Monday, April 9, 2007

Fear And Loathing In The Blogosphere

Yes, Kathy Sierra should be able to post without being harassed. Yes, this is about more than one individual being stalked - it's about preventing vicious, illegal gender harassment.

No, Tim O'Reilly's proposed blogger code of ethics does not make a damn bit of sense.

I am not taking responsibility for the comments people leave in my blogs. I will allow anonymous comments. And I think the whole idea is silly and totally inappropriate.

The appropriate response is to go after Kathy's harassers and subject them to the criminal penalties they have already earned themselves by breaking the law. We already have cops to take care of this thing. That's what they're for.

I don't know if Tim O'Reilly's on some kind of power trip, or freaking out due to panic, or what, but his proposed code is just twenty different kinds of wrong. First, blogging as a community is too diverse for the code ever to reach critical mass. Most bloggers will never even hear about it. Second, what Kathy's harassers did is already in violation of the law, and when systems exist to handle problems, creating new systems to handle the same problem is redundant -- and additionally useless, when you consider that a voluntary code of conduct is a toothless system compared to a system which subjects harassers to legal penalties, including the possibility of jail time. What Tim's proposing is not even a failover system, it's just a totally meaningless add-on. It's like adding lines of code which increment a variable to a program that already works, and then not even doing anything with the incremented variable. It's busywork.

You can't fault him for wanting to help one of his writers, and you can't fault anyone for wanting to be sure things like that never happen, but the proposed solution is so utterly unrealistic that it shouldn't be considered anything but a display of emotion. Can't fault the emotion itself, but when he calms down a little, I think even Tim will see how ridiculous his suggestion is.


  1. Next they'll be having a KathyAID concert. Please, people, develop a sense of proportion.

  2. I don't really think it's necessarily over-reaction. I definitely think people should back her up. It's just, if what you have is criminal behavior, how is a code of ethics going to make any difference? They got the cops investigating it as a death threat. If people are willing to break the law, they won't draw the line at violating Tim O'Reilly's voluntary code of ethics.
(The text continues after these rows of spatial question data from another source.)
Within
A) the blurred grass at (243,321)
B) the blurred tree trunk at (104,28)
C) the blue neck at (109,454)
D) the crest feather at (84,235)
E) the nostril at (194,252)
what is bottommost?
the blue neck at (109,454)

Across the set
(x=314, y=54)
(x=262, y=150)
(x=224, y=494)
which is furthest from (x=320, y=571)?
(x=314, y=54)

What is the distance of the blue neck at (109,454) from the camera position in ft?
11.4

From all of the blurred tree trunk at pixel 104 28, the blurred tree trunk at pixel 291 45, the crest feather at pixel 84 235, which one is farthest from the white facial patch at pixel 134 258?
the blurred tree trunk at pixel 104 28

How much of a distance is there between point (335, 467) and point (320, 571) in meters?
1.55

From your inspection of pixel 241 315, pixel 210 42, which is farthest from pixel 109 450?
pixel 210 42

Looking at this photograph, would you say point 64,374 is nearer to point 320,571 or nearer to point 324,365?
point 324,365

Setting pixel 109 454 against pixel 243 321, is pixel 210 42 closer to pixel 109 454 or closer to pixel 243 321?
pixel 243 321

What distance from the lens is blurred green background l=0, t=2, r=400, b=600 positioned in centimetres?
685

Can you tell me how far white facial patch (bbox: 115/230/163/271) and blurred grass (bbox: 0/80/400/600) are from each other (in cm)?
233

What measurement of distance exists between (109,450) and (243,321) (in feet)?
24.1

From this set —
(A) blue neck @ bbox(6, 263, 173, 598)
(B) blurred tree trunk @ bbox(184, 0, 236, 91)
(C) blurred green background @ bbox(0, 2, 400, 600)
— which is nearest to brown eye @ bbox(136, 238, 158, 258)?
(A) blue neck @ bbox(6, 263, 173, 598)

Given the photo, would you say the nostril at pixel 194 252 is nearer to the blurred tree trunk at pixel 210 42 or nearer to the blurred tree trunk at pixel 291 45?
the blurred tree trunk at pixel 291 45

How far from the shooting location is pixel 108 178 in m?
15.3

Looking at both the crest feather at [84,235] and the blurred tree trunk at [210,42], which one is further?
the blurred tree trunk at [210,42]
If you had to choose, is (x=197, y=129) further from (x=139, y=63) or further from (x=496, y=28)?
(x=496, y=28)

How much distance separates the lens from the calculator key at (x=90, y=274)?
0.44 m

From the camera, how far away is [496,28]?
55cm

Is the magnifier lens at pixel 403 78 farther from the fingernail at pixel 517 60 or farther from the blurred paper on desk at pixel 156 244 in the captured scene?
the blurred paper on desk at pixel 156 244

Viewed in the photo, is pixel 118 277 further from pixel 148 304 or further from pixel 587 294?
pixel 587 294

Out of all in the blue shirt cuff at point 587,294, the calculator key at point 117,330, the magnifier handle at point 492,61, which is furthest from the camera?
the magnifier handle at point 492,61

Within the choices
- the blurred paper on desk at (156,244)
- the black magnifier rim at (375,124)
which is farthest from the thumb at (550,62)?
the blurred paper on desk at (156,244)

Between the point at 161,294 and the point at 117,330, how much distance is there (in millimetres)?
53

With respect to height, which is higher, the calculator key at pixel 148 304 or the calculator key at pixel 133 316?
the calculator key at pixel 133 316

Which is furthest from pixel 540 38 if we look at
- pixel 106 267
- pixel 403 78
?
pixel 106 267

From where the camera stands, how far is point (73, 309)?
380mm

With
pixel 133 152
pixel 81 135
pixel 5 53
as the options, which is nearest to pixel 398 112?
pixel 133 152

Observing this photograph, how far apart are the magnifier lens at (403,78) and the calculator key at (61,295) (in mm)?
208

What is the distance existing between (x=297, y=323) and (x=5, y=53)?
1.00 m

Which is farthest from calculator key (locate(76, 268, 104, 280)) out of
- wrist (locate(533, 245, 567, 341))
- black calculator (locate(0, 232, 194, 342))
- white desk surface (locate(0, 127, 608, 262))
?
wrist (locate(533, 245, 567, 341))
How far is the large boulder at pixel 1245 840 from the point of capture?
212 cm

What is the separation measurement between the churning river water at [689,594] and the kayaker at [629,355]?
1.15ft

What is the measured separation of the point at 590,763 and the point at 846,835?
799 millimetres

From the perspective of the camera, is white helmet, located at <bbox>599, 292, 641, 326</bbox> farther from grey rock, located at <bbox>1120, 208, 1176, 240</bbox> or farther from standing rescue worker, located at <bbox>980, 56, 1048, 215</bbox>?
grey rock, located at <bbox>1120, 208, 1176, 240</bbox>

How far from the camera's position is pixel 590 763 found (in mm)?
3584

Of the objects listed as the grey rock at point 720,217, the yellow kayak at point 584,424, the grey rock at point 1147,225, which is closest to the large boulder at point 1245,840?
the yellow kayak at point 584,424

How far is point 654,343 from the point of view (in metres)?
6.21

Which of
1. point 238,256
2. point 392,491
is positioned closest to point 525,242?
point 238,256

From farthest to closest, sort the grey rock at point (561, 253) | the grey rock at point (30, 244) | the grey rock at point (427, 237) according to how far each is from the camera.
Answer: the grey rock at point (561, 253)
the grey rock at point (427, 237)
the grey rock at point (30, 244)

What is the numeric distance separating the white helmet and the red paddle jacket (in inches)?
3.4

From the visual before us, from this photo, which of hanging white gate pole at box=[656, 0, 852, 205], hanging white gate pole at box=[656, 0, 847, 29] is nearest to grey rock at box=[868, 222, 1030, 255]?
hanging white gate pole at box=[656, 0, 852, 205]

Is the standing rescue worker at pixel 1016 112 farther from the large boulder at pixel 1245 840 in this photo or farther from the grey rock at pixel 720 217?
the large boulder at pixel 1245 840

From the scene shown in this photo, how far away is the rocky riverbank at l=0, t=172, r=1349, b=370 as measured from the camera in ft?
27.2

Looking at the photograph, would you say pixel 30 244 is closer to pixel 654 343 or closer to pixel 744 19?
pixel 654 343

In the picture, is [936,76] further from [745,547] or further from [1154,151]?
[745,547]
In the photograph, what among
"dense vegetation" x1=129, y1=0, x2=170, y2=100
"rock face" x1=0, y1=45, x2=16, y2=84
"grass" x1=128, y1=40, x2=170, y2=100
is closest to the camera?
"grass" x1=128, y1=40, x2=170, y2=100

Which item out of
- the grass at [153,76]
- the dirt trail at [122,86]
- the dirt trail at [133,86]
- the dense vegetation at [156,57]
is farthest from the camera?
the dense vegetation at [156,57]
  3. I disagree with The Blogger Code Of Ethics, right down to "Don't feed the trolls". Every blogger has his or her own way of handling things, and I appreciate the variety in approaches. For example, in a comment to comic, someone asserted that everything written by the author in ColdFusion was a kludge and that the author wasn't doing real web development. This is totally bogus, as it can be seen by reading some of the author's posts, even without looking at the ColdFusion code, that the he has a firm grasp on things like pagination, timeouts, and client-side scripting.

    However, rather than ignore the post, the author gave a well-thought response. If the troll read and thought about the response, he may have realized that he has a bias against ColdFusion and is unfairly judging the guy. Who knows, maybe you can teach a troll once in a while. Why have a universal rule that you don't even bother trying?

    The great thing about blogging is that everyone is free to start a blog and do everything the way they want, and everyone with an Internet connection can read any public blog.